The reasons behind why I chose this particular subject matter is that I wanted to included highlights of an extreme nature. The white garden chairs and table offer intricate detail and a high gloss finish which make for a great test subject.
Digital Camera Settings
Now that I have my shot setup, I then proceed to bracket my exposures in thirds of a stop (three stops under and three stops over). When adjusting your exposures make sure to only adjust your shutter speed as we don’t what the depth of field in the image to change.
Compare & Contrast
After completing your bracketed exposures, it’s time to jump on the computer to compare results.
This process involves uploading your images to your computer, so that we can now test them using a raw converter such as Adobe’s Camera Raw Plugin or Lightroom and by test I mean that you want to find out how far you can over expose an image before you can’t recover anymore highlight detail and information using the exposure and recover sliders inside of your raw converter.
Now this process may take you half an hour but once you have established the perfect exposure it’s time to compare its histogram to the JPEG preview that you see on the back of your digital cameras display.
Upon analysis of your digital cameras histogram you’ll find and established a solid reference point for future exposures when shooting under similar lighting conditions to that which your initial test was photographed.
Now you’ll be able to compensate and adjust your camera settings accordingly to reproduce the perfect digital exposure for a raw file time and time again.

▶ [Task description]
In the piece on testing camera exposures, translate this sentence into Spanish: "After completing your bracketed exposures, it's time to jump on the computer to compare results." The material that comes next plays no part here.

▶ [Given data]
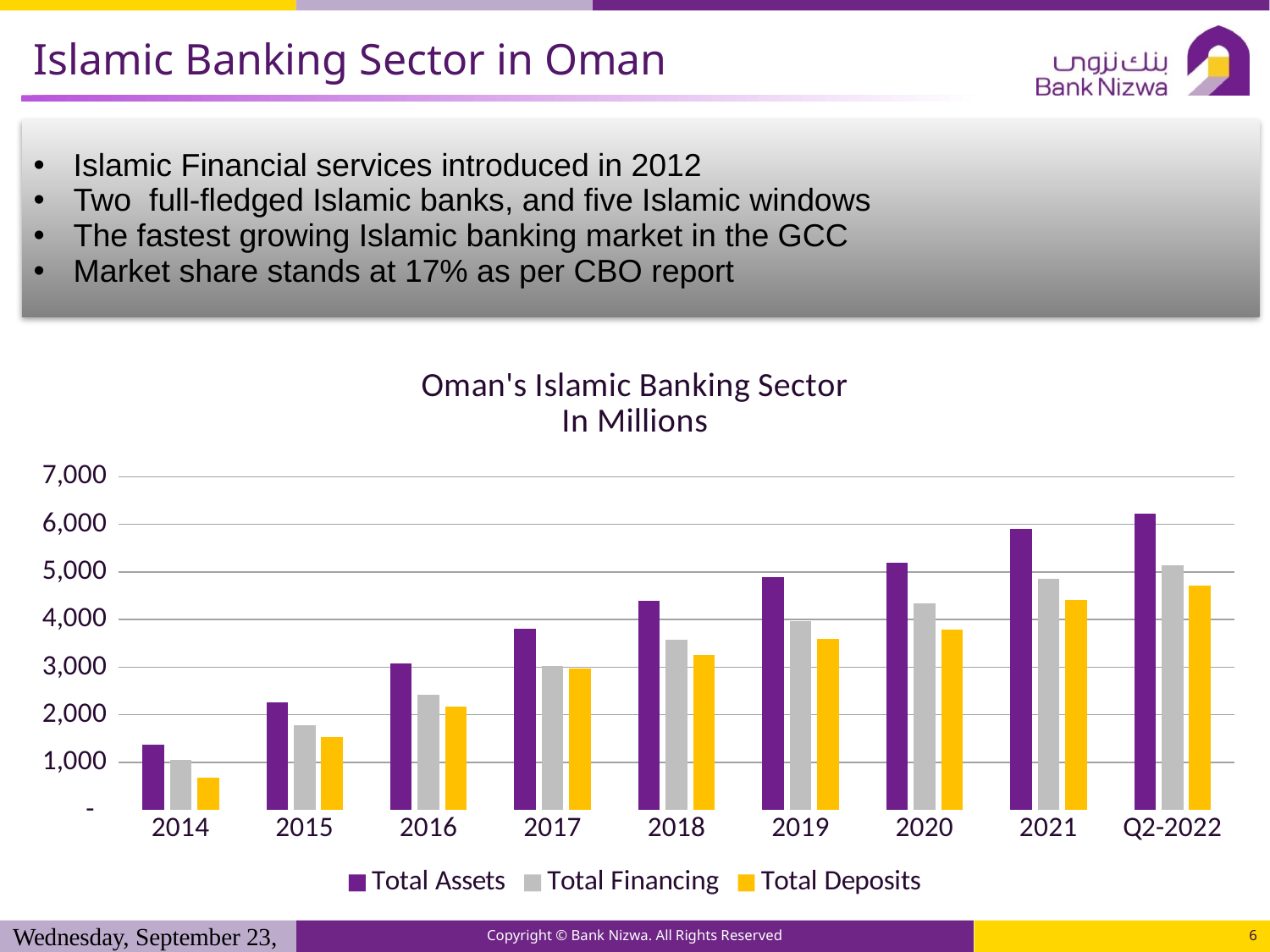
In which period is Total Assets highest? Q2-2022 How many series does the legend list? 3 Is the value for Total Deposits in Q2-2022 greater or less than 5,000? less Is the value for Total Deposits in 2014 greater or less than 1,000? less Is the value for Total Assets in 2021 greater or less than 5,000? greater Which is larger: Total Assets in 2018 or Total Financing in 2021? Total Financing in 2021 Do the Total Assets values rise or fall from 2014 to Q2-2022? rise How many periods are shown along the x axis? 9 Which series is shown in yellow? Total Deposits What kind of chart is shown on the slide? bar chart In which period is Total Deposits lowest? 2014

▶ [Reply]
Después de completar tus exposiciones con horquillado, es hora de pasar a la computadora para comparar los resultados.